Según un comunicado de la DGM, el geólogo Uladislao Lora Almánzar, encargado del departamento de Pequeña y Mediana Minería de la institución, declaró que el pozo donde fallecieron los mineros Rafael Nolasco, Eusebio de la Cruz y Manuel Seguís, fue el primero que visitó el pasado 10 de octubre en su labor de inspección frecuente y recordó que habló con dos de los difuntos.

En esa zona de El Valle, indica el Director General de Minería Alexander Medina, hay varios pozos abandonados por la alta actividad de extracción de ámbar en 2014 y 2015, y que el riesgo de encontrar gases en ellos es alto.

Como medida de seguridad para evitar derrumbes, la DGM dispuso hace cuatro años la obligatoriedad de encofrar los pozos con madera y llevó un especialista para instruir a los mineros sobre cómo realizar el entramado.

Otros representantes de la DGM se trasladaron a la zona del accidente para realizar la investigación correspondiente y hablaron con Deyander Paulino Santana, alias Wicho, un minero que sobrevivió al accidente, y con Carlos Manuel Marte Acevedo, quien operaba la grúa desde la superficie y quien logró enganchar a Paulino Santana por el pantalón y rescatarlo inconsciente.

Uno de los ingenieros indicó que los mineros fallecidos el lunes sufrieron falta de oxígeno por los efectos de gases no respirables (metano, sulfuro de hidrógeno o monóxido de carbono) y por la columna de agua proveniente del segundo pozo, que inundó el pozo primario donde trabajaban los mineros.

Al indagar sobre la razón para conectar los dos pozos, los mineros le dijeron que ellos tenían la información de que en ese pozo de al lado había un frente minero de ámbar abandonado al que querían extraer la resina disponible.

Paulino Santana, el minero sobreviviente, relató que a eso de las 13.00 del lunes él se encontraba a unos dos pies y medio de la cueva donde uno de sus compañeros estaba perforando con un taladro, que al ser desconectado del hueco “salió agua y gas y explotó”.

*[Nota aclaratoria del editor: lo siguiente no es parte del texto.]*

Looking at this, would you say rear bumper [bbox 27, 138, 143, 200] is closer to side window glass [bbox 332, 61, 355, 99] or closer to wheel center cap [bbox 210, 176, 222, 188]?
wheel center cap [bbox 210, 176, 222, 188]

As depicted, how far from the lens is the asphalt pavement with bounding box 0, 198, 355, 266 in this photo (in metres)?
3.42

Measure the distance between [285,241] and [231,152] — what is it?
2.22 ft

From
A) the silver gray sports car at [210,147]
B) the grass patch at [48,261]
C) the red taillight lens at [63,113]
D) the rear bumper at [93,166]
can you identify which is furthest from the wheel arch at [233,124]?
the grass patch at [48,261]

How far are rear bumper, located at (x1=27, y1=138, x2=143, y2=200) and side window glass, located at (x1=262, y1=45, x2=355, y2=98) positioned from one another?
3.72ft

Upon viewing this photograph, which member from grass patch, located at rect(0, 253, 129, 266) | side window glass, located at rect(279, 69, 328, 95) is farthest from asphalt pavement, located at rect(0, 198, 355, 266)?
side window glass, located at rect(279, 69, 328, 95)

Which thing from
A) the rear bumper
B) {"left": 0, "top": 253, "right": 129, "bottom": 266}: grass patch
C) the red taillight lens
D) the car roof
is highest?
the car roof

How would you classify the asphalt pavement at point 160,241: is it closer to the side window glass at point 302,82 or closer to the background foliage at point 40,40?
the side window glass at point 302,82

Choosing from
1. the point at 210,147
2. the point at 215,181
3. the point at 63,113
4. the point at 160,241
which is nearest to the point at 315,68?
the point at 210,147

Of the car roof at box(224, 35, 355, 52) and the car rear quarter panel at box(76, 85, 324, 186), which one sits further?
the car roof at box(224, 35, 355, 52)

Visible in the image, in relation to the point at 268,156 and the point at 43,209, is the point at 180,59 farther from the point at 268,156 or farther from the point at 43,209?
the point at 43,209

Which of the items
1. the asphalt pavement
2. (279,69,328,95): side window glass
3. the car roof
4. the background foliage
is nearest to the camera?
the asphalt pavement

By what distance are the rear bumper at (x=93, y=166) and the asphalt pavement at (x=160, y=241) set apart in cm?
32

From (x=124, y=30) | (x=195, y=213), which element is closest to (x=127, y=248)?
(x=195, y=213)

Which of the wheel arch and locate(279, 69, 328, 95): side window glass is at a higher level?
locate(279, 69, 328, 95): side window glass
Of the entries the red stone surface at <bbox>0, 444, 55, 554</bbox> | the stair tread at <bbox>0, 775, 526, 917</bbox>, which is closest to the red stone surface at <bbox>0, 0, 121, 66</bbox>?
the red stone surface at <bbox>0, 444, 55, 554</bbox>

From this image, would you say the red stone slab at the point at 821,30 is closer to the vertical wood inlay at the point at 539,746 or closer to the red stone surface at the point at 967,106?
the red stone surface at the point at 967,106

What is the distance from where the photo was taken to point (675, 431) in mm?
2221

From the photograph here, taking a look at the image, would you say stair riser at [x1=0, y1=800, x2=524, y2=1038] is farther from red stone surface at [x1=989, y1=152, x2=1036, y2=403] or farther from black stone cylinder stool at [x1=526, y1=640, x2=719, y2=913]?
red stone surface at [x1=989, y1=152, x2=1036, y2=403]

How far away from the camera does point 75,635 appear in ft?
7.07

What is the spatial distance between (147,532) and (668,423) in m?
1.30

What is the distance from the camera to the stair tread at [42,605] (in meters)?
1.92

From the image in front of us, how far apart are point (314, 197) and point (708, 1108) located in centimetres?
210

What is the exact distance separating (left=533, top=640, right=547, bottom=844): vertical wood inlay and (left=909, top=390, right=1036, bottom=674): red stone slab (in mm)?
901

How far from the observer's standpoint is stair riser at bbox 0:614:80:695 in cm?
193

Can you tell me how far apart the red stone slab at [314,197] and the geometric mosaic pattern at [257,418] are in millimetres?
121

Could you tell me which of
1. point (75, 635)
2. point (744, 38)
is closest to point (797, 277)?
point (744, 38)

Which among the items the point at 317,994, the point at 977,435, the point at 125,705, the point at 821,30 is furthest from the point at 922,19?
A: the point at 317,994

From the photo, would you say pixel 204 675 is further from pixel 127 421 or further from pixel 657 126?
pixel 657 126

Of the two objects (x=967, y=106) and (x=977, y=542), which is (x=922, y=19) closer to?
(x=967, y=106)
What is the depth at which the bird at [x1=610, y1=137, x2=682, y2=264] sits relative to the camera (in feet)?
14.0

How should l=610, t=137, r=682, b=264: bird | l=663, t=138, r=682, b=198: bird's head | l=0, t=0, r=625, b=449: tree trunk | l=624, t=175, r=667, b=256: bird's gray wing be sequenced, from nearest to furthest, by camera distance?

A Deyander no le dio tiempo a agarrar la guindola para amarrarse y subir, por lo que empezó a escalar por el encofrado de madera, pero se desmayó y cayó, mientras que Carlos, el compañero que se encontraba en la superficie, logró agarrarlo por un pie con el gancho de la grúa, que se mantiene abajo mientras los mineros excavan.

Carlos “no sabe cómo subió”, pues reaccionó unos 20 minutos más tarde y envió a otro minero a rescatar a los tres que habían quedado en el hoyo, pero luego de 15 pies no había oxígeno.

Paulino Santana afirma que dan mantenimiento a la planta y el aire todos los días, en aquella ocasión tenían dos líneas de aire conectado, “pero que el gas que salió era más fuerte”.

El minero sobreviviente afirma que encienden el aire desde que bajan 15 pies, pero el lunes, cuando la mecha caló, el aire se calentó al punto de impedirles respirar.

“En otros pozos el aire salía a unos 50 pies, que no es tan profundo como éste, que salió de una profundidad de al menos 125 pies”.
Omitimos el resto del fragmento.